Former CPSU General Secretary Gorbachev on State of Democracy in Russia
Rossiyskaya Gazeta July 23, 2006 Article by Mikhail Gorbachev, former CPSU General Secretary and president of the Soviet Union: "The Elections That We Choose"
On the threshold of the recent meeting of the "Big Eight" in St. Petersburg, the debate about democracy that was already underway in Russia became especially sharp. A great deal in the opinions of Western politicians and commentators on this topic was rejected in our society. Primarily because people believe that it is a matter of our country and of our democracy and we ourselves are the ones, rather than the US vice president, who should decide what it should be like and how to build it. It has long been time for the West to realize that any pressure on Russia will bring nothing but harm.
But while rebuffing outside pressure, we are obligated all the more to carefully analyze and critically evaluate the state of democratic processes in our country. To me the starting point is that Russia can reach the point that we are aspiring to only by following a democratic path. Along with that we must understand that the transition from totalitarianism to democracy is taking place in the context of our history rather than in airless space or some ideal conditions. It has proven to be very difficult and will require a considerable amount of time and effort from the entire society.
The conditions of our "transit to democracy" were made especially difficult as a result of the erroneous policies of the Russian leadership in the 1990s. The poverty of most of the population, the chaos in government and in the economy, and the threat of the dissolution of the country -- could democracy be developed in such conditions? Essentially there was no such thing; there was an imitation of it and it became discredited.

========================================

## REQUIRED WORK
A. From the Gorbachev article on democracy in Russia, reproduce word for word the stretch that begins at the words "But while rebuffing" and stops after "the entire society.".
B. In the Gorbachev article on democracy in Russia, what does he say made the conditions of the country's "transit to democracy" especially difficult?

========================================

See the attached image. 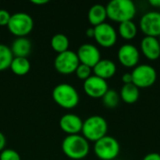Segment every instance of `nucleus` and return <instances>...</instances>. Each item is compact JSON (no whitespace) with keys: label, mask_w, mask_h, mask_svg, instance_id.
Instances as JSON below:
<instances>
[{"label":"nucleus","mask_w":160,"mask_h":160,"mask_svg":"<svg viewBox=\"0 0 160 160\" xmlns=\"http://www.w3.org/2000/svg\"><path fill=\"white\" fill-rule=\"evenodd\" d=\"M149 3H150V5L152 7H155V8H160V0H150Z\"/></svg>","instance_id":"2f4dec72"},{"label":"nucleus","mask_w":160,"mask_h":160,"mask_svg":"<svg viewBox=\"0 0 160 160\" xmlns=\"http://www.w3.org/2000/svg\"><path fill=\"white\" fill-rule=\"evenodd\" d=\"M140 52L138 48L132 44L127 43L122 45L117 52L118 61L125 68H135L139 65L140 61Z\"/></svg>","instance_id":"ddd939ff"},{"label":"nucleus","mask_w":160,"mask_h":160,"mask_svg":"<svg viewBox=\"0 0 160 160\" xmlns=\"http://www.w3.org/2000/svg\"><path fill=\"white\" fill-rule=\"evenodd\" d=\"M120 99L127 104H134L140 98V89L133 83L123 84L120 89Z\"/></svg>","instance_id":"6ab92c4d"},{"label":"nucleus","mask_w":160,"mask_h":160,"mask_svg":"<svg viewBox=\"0 0 160 160\" xmlns=\"http://www.w3.org/2000/svg\"><path fill=\"white\" fill-rule=\"evenodd\" d=\"M55 69L63 75H69L75 73L78 66L80 65L77 53L71 50H68L64 52L57 53L54 59Z\"/></svg>","instance_id":"6e6552de"},{"label":"nucleus","mask_w":160,"mask_h":160,"mask_svg":"<svg viewBox=\"0 0 160 160\" xmlns=\"http://www.w3.org/2000/svg\"><path fill=\"white\" fill-rule=\"evenodd\" d=\"M10 50H11L14 57H25V58H27L28 55L31 53L32 43L25 37L17 38L12 41Z\"/></svg>","instance_id":"f3484780"},{"label":"nucleus","mask_w":160,"mask_h":160,"mask_svg":"<svg viewBox=\"0 0 160 160\" xmlns=\"http://www.w3.org/2000/svg\"><path fill=\"white\" fill-rule=\"evenodd\" d=\"M140 29L145 37L158 38L160 36V12L148 11L140 20Z\"/></svg>","instance_id":"9d476101"},{"label":"nucleus","mask_w":160,"mask_h":160,"mask_svg":"<svg viewBox=\"0 0 160 160\" xmlns=\"http://www.w3.org/2000/svg\"><path fill=\"white\" fill-rule=\"evenodd\" d=\"M10 70L17 76L26 75L31 68V63L28 58L25 57H14L10 67Z\"/></svg>","instance_id":"aec40b11"},{"label":"nucleus","mask_w":160,"mask_h":160,"mask_svg":"<svg viewBox=\"0 0 160 160\" xmlns=\"http://www.w3.org/2000/svg\"><path fill=\"white\" fill-rule=\"evenodd\" d=\"M49 2V0H32L31 3L35 4V5H44L47 4Z\"/></svg>","instance_id":"473e14b6"},{"label":"nucleus","mask_w":160,"mask_h":160,"mask_svg":"<svg viewBox=\"0 0 160 160\" xmlns=\"http://www.w3.org/2000/svg\"><path fill=\"white\" fill-rule=\"evenodd\" d=\"M83 90L85 94L92 98H102L105 93L109 90L107 81L92 75L83 82Z\"/></svg>","instance_id":"f8f14e48"},{"label":"nucleus","mask_w":160,"mask_h":160,"mask_svg":"<svg viewBox=\"0 0 160 160\" xmlns=\"http://www.w3.org/2000/svg\"><path fill=\"white\" fill-rule=\"evenodd\" d=\"M141 52L148 60H158L160 57L158 38L154 37H144L141 41Z\"/></svg>","instance_id":"2eb2a0df"},{"label":"nucleus","mask_w":160,"mask_h":160,"mask_svg":"<svg viewBox=\"0 0 160 160\" xmlns=\"http://www.w3.org/2000/svg\"><path fill=\"white\" fill-rule=\"evenodd\" d=\"M108 132V123L100 115H92L82 123V135L88 141L96 142L105 137Z\"/></svg>","instance_id":"20e7f679"},{"label":"nucleus","mask_w":160,"mask_h":160,"mask_svg":"<svg viewBox=\"0 0 160 160\" xmlns=\"http://www.w3.org/2000/svg\"><path fill=\"white\" fill-rule=\"evenodd\" d=\"M76 53L80 63L86 65L91 68H93L101 59L99 49L92 43H84L81 45Z\"/></svg>","instance_id":"9b49d317"},{"label":"nucleus","mask_w":160,"mask_h":160,"mask_svg":"<svg viewBox=\"0 0 160 160\" xmlns=\"http://www.w3.org/2000/svg\"><path fill=\"white\" fill-rule=\"evenodd\" d=\"M6 142H7V140H6V137L5 135L0 131V153L5 149V146H6Z\"/></svg>","instance_id":"c756f323"},{"label":"nucleus","mask_w":160,"mask_h":160,"mask_svg":"<svg viewBox=\"0 0 160 160\" xmlns=\"http://www.w3.org/2000/svg\"><path fill=\"white\" fill-rule=\"evenodd\" d=\"M51 47L57 53L64 52L68 50L69 39L65 34H62V33L55 34L51 38Z\"/></svg>","instance_id":"4be33fe9"},{"label":"nucleus","mask_w":160,"mask_h":160,"mask_svg":"<svg viewBox=\"0 0 160 160\" xmlns=\"http://www.w3.org/2000/svg\"><path fill=\"white\" fill-rule=\"evenodd\" d=\"M158 38V41H159V44H160V36Z\"/></svg>","instance_id":"72a5a7b5"},{"label":"nucleus","mask_w":160,"mask_h":160,"mask_svg":"<svg viewBox=\"0 0 160 160\" xmlns=\"http://www.w3.org/2000/svg\"><path fill=\"white\" fill-rule=\"evenodd\" d=\"M107 18L116 22L132 21L136 15L137 8L131 0H112L106 6Z\"/></svg>","instance_id":"f03ea898"},{"label":"nucleus","mask_w":160,"mask_h":160,"mask_svg":"<svg viewBox=\"0 0 160 160\" xmlns=\"http://www.w3.org/2000/svg\"><path fill=\"white\" fill-rule=\"evenodd\" d=\"M85 34H86V36H87L88 38H94V36H95V30H94V27H89V28H87V30H86Z\"/></svg>","instance_id":"7c9ffc66"},{"label":"nucleus","mask_w":160,"mask_h":160,"mask_svg":"<svg viewBox=\"0 0 160 160\" xmlns=\"http://www.w3.org/2000/svg\"><path fill=\"white\" fill-rule=\"evenodd\" d=\"M94 153L100 160L115 159L120 153V143L115 138L106 135L94 143Z\"/></svg>","instance_id":"39448f33"},{"label":"nucleus","mask_w":160,"mask_h":160,"mask_svg":"<svg viewBox=\"0 0 160 160\" xmlns=\"http://www.w3.org/2000/svg\"><path fill=\"white\" fill-rule=\"evenodd\" d=\"M11 14L4 8H0V26H7L9 20H10Z\"/></svg>","instance_id":"bb28decb"},{"label":"nucleus","mask_w":160,"mask_h":160,"mask_svg":"<svg viewBox=\"0 0 160 160\" xmlns=\"http://www.w3.org/2000/svg\"><path fill=\"white\" fill-rule=\"evenodd\" d=\"M13 58L14 56L12 54L10 47L6 44L0 43V71H4L9 68Z\"/></svg>","instance_id":"5701e85b"},{"label":"nucleus","mask_w":160,"mask_h":160,"mask_svg":"<svg viewBox=\"0 0 160 160\" xmlns=\"http://www.w3.org/2000/svg\"><path fill=\"white\" fill-rule=\"evenodd\" d=\"M62 151L70 159H83L90 152V144L82 135H68L62 142Z\"/></svg>","instance_id":"f257e3e1"},{"label":"nucleus","mask_w":160,"mask_h":160,"mask_svg":"<svg viewBox=\"0 0 160 160\" xmlns=\"http://www.w3.org/2000/svg\"><path fill=\"white\" fill-rule=\"evenodd\" d=\"M92 69L95 76H98L105 81L112 78L117 71L115 63L110 59H100V61Z\"/></svg>","instance_id":"dca6fc26"},{"label":"nucleus","mask_w":160,"mask_h":160,"mask_svg":"<svg viewBox=\"0 0 160 160\" xmlns=\"http://www.w3.org/2000/svg\"><path fill=\"white\" fill-rule=\"evenodd\" d=\"M52 97L58 106L66 110L74 109L80 102V95L77 89L67 82L57 84L52 89Z\"/></svg>","instance_id":"7ed1b4c3"},{"label":"nucleus","mask_w":160,"mask_h":160,"mask_svg":"<svg viewBox=\"0 0 160 160\" xmlns=\"http://www.w3.org/2000/svg\"><path fill=\"white\" fill-rule=\"evenodd\" d=\"M102 102L106 108L113 109L116 108L119 105L120 102V95L118 92H116L113 89H109L105 95L102 97Z\"/></svg>","instance_id":"b1692460"},{"label":"nucleus","mask_w":160,"mask_h":160,"mask_svg":"<svg viewBox=\"0 0 160 160\" xmlns=\"http://www.w3.org/2000/svg\"><path fill=\"white\" fill-rule=\"evenodd\" d=\"M83 121L74 113H66L59 120L60 128L68 135H76L82 132Z\"/></svg>","instance_id":"4468645a"},{"label":"nucleus","mask_w":160,"mask_h":160,"mask_svg":"<svg viewBox=\"0 0 160 160\" xmlns=\"http://www.w3.org/2000/svg\"><path fill=\"white\" fill-rule=\"evenodd\" d=\"M122 82L123 84H129V83H132V75H131V72H126L122 75Z\"/></svg>","instance_id":"cd10ccee"},{"label":"nucleus","mask_w":160,"mask_h":160,"mask_svg":"<svg viewBox=\"0 0 160 160\" xmlns=\"http://www.w3.org/2000/svg\"><path fill=\"white\" fill-rule=\"evenodd\" d=\"M159 155H160V154H159Z\"/></svg>","instance_id":"f704fd0d"},{"label":"nucleus","mask_w":160,"mask_h":160,"mask_svg":"<svg viewBox=\"0 0 160 160\" xmlns=\"http://www.w3.org/2000/svg\"><path fill=\"white\" fill-rule=\"evenodd\" d=\"M87 18L93 27L105 22V20L107 19L106 6H103L101 4L93 5L88 10Z\"/></svg>","instance_id":"a211bd4d"},{"label":"nucleus","mask_w":160,"mask_h":160,"mask_svg":"<svg viewBox=\"0 0 160 160\" xmlns=\"http://www.w3.org/2000/svg\"><path fill=\"white\" fill-rule=\"evenodd\" d=\"M94 30V38L99 46L103 48H112L116 44L118 35L115 28L112 24L103 22L98 26H95Z\"/></svg>","instance_id":"1a4fd4ad"},{"label":"nucleus","mask_w":160,"mask_h":160,"mask_svg":"<svg viewBox=\"0 0 160 160\" xmlns=\"http://www.w3.org/2000/svg\"><path fill=\"white\" fill-rule=\"evenodd\" d=\"M0 160H21V156L13 149L5 148L0 153Z\"/></svg>","instance_id":"a878e982"},{"label":"nucleus","mask_w":160,"mask_h":160,"mask_svg":"<svg viewBox=\"0 0 160 160\" xmlns=\"http://www.w3.org/2000/svg\"><path fill=\"white\" fill-rule=\"evenodd\" d=\"M92 71H93V69L90 67L80 63V65L78 66V68L75 71V74L80 80H82L84 82L90 76H92Z\"/></svg>","instance_id":"393cba45"},{"label":"nucleus","mask_w":160,"mask_h":160,"mask_svg":"<svg viewBox=\"0 0 160 160\" xmlns=\"http://www.w3.org/2000/svg\"><path fill=\"white\" fill-rule=\"evenodd\" d=\"M132 83L139 89L148 88L155 84L158 73L155 68L148 64H142L135 67L131 72Z\"/></svg>","instance_id":"0eeeda50"},{"label":"nucleus","mask_w":160,"mask_h":160,"mask_svg":"<svg viewBox=\"0 0 160 160\" xmlns=\"http://www.w3.org/2000/svg\"><path fill=\"white\" fill-rule=\"evenodd\" d=\"M142 160H160V155L158 153H150L147 154Z\"/></svg>","instance_id":"c85d7f7f"},{"label":"nucleus","mask_w":160,"mask_h":160,"mask_svg":"<svg viewBox=\"0 0 160 160\" xmlns=\"http://www.w3.org/2000/svg\"><path fill=\"white\" fill-rule=\"evenodd\" d=\"M9 32L17 38L26 37L34 27L33 18L26 12H16L11 14L10 20L8 23Z\"/></svg>","instance_id":"423d86ee"},{"label":"nucleus","mask_w":160,"mask_h":160,"mask_svg":"<svg viewBox=\"0 0 160 160\" xmlns=\"http://www.w3.org/2000/svg\"><path fill=\"white\" fill-rule=\"evenodd\" d=\"M118 34L123 39L132 40L138 34V27L133 21H127L119 23Z\"/></svg>","instance_id":"412c9836"}]
</instances>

========================================

## TASK-BY-TASK OUTPUTS
A.
But while rebuffing outside pressure, we are obligated all the more to carefully analyze and critically evaluate the state of democratic processes in our country. To me the starting point is that Russia can reach the point that we are aspiring to only by following a democratic path. Along with that we must understand that the transition from totalitarianism to democracy is taking place in the context of our history rather than in airless space or some ideal conditions. It has proven to be very difficult and will require a considerable amount of time and effort from the entire society.

B. The erroneous policies of the Russian leadership in the 1990s.